Verse 19, “addressing one another in psalms and hymns and spiritual songs, singing and making melody to the Lord with your heart.” That’s exactly what Paul and Silas were doing in the prison at midnight, wasn’t it? When the days were evil, they were singing out to God.
And God responds to our songs just as surely as God responds to our prayers. Because, when you get right down to it, all a psalm, or hymn, or spiritual song really is, is praying to a tune. The beauty of it, though, is this – unlike prayer, it’s not just something you do all by yourself. Paul actually says when we sing hymns together, we actually speak to each other, we calm each other, we keep each other focused on what’s really important.
So, I would encourage you to follow Paul’s advice, and his example. Sing more praises to God! Not just in gathered worship, but as part of your daily time with God.
And whenever you sing praises to God — whether it’s by yourself, or with a small group of friends, or in worship on Sundays — I challenge you to remember our story today. What happened when Paul and Silas sang to God from their prison cells. How God heard their songs, and sent an earthquake that threw open the prison doors and broke everyone’s chains.
We need to sing believing that our songs have the power to make an impact.
When we sing “It Is Well With My Soul”—no matter what dark prison it may feel like our hearts or lives are trapped in.
When we sing, Amazing grace / how sweet the sound / that saved a wretch like me — and we can look back over our lives, and see everything that God has done for us.

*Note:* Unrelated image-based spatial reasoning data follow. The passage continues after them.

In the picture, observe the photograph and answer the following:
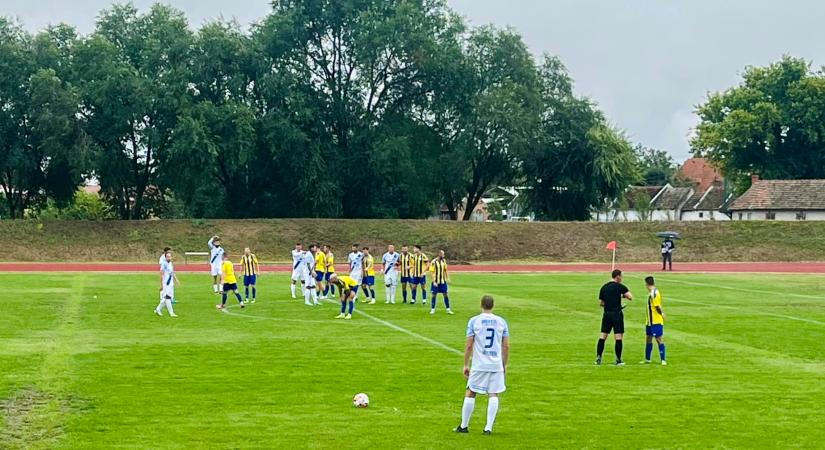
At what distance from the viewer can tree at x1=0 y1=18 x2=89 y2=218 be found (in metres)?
66.4

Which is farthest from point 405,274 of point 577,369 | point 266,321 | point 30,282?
point 30,282

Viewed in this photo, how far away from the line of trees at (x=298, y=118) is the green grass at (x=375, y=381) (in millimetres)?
38414

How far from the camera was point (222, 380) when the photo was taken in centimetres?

When we sing together about how Jesus is Mighty to Save, and we remember the night Paul and Silas sang in prison, and God sent that earthquake that shook the prison, opened the doors, and broke the chains
Can you imagine how much stronger and closer our church family would be if we would sing to each other, and with each other, outside of our regular worship service? Just to remind each other of God’s goodness and mercy and love? Just to remind each other by singing about the plans God has for us, and the dreams God has dreamed for us?
And don’t ever forget that people are listening. This world is watching those of us who are Christians. And if they see Christians who are reacting to difficult circumstances just like they do, they may conclude that being a Christian doesn’t make any difference. But when they see and hear Christians rising above their circumstances and giving praise to God even in their deepest trial, then those who are unsaved will realize that Christians have something in their lives that they don’t have, something that they need.
It all comes down to pointing. And if we do our job of pointing to Jesus, people will turn their heads and they will look to see what it is that makes our lives so different, what it is that brings us joy and peace in difficult times.